- Born: 1979 (age 46–47) Kenya
- Citizenship: Kenya
- Education: Moi University (Bachelor of Medicine and Bachelor of Surgery) The Research Institute of Tuberculosis, Japan (Diploma in Tuberculosis Epidemiology and Control) Kenya Institute of Management (Diploma in Project Management) University of Nicosia (Master of Business Administration)
- Occupations: Medical researcher & medical administrator
- Years active: 2003–present
- Title: Head of the Kenya National Tuberculosis, Leprosy & Lung Disease Control Programme

= Maureen Kimenye =

Kenyan physician and medical administrator

Maureen Kamene Kimenye Mariita, commonly known as Maureen Kimenye, is a Kenyan physician and medical administrator, who serves as the head of the National Tuberculosis, Leprosy & Lung Disease Control Programme in the Kenyan Ministry of Health.

==Background and education==
Kimenye was born in Kenya, c. 1979.

After attending local primary and secondary schools, she was admitted to Moi University School of Medicine, where she obtained her Bachelor of Medicine and Bachelor of Surgery degree.

She studied at the Research Institute of Tuberculosis, Japa, graduating with a Diploma in Tuberculosis Epidemiology and Control. She also holds a Diploma in Project Management, obtained from the Kenya Institute of Management, in Nairobi, Kenya. She then spent one year in a fellowship program, studying multiple drug resistant strains of tuberculosis and HIV/AIDS in Lesotho, Southern Africa.
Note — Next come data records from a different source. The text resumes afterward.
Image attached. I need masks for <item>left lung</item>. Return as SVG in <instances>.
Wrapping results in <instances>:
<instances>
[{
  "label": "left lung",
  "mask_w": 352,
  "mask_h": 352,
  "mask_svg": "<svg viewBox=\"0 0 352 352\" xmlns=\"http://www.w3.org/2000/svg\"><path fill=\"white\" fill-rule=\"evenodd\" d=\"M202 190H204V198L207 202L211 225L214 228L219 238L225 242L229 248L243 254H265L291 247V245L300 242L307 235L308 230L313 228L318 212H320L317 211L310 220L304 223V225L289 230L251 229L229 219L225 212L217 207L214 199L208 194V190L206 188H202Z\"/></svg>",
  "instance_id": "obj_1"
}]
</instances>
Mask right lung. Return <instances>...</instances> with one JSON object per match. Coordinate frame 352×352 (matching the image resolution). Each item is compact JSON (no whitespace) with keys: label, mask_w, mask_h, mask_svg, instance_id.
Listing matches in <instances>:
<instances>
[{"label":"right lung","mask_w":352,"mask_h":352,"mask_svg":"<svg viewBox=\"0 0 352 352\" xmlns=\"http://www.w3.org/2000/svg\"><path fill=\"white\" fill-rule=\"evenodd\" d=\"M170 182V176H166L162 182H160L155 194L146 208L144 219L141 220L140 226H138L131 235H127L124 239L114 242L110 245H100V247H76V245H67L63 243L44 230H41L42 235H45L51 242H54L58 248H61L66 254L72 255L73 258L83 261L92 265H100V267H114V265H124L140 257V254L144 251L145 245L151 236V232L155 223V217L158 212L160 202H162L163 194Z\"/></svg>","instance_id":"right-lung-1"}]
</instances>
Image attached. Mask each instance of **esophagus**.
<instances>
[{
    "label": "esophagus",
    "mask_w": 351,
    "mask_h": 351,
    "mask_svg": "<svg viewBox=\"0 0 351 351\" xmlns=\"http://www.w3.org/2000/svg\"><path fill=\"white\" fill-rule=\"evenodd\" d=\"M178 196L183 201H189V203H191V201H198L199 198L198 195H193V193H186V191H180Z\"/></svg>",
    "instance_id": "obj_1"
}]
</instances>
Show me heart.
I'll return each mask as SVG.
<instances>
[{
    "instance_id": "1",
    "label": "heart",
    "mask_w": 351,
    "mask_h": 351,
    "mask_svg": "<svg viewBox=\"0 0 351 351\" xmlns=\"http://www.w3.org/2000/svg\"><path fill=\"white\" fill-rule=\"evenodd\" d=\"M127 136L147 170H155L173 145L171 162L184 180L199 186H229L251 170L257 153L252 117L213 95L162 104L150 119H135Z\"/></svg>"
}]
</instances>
Her Master of Business Administration degree was awarded by the University of Nicosia in Cyprus.

==Career==
Kimenye is a leading authority in the treatment and control of tuberculosis in Sub-Saharan Africa. She oversaw the development of a mobile computer application, Tibu, which allows doctors to track records of over 550,000 tuberculosis patients in Kenya. She has helped Namibia and Ethiopia replicate the app.

She has a passion for teaching and is responsible for the education of over 1,000 people about how to treat tuberculosis. Using teleconferencing, she helps experts teach classes on tuberculosis. Some callers join with 15 or 30 other individuals within the call. The app, known as TB Echo, can host as many as 4,500 callers, simultaneously.

==Other considerations==
In September 2018, Business Daily Africa, a Kenyan, English language, daily newspaper, named Kimenye among the "Top 40 Under 40 Women in Kenya in 2018".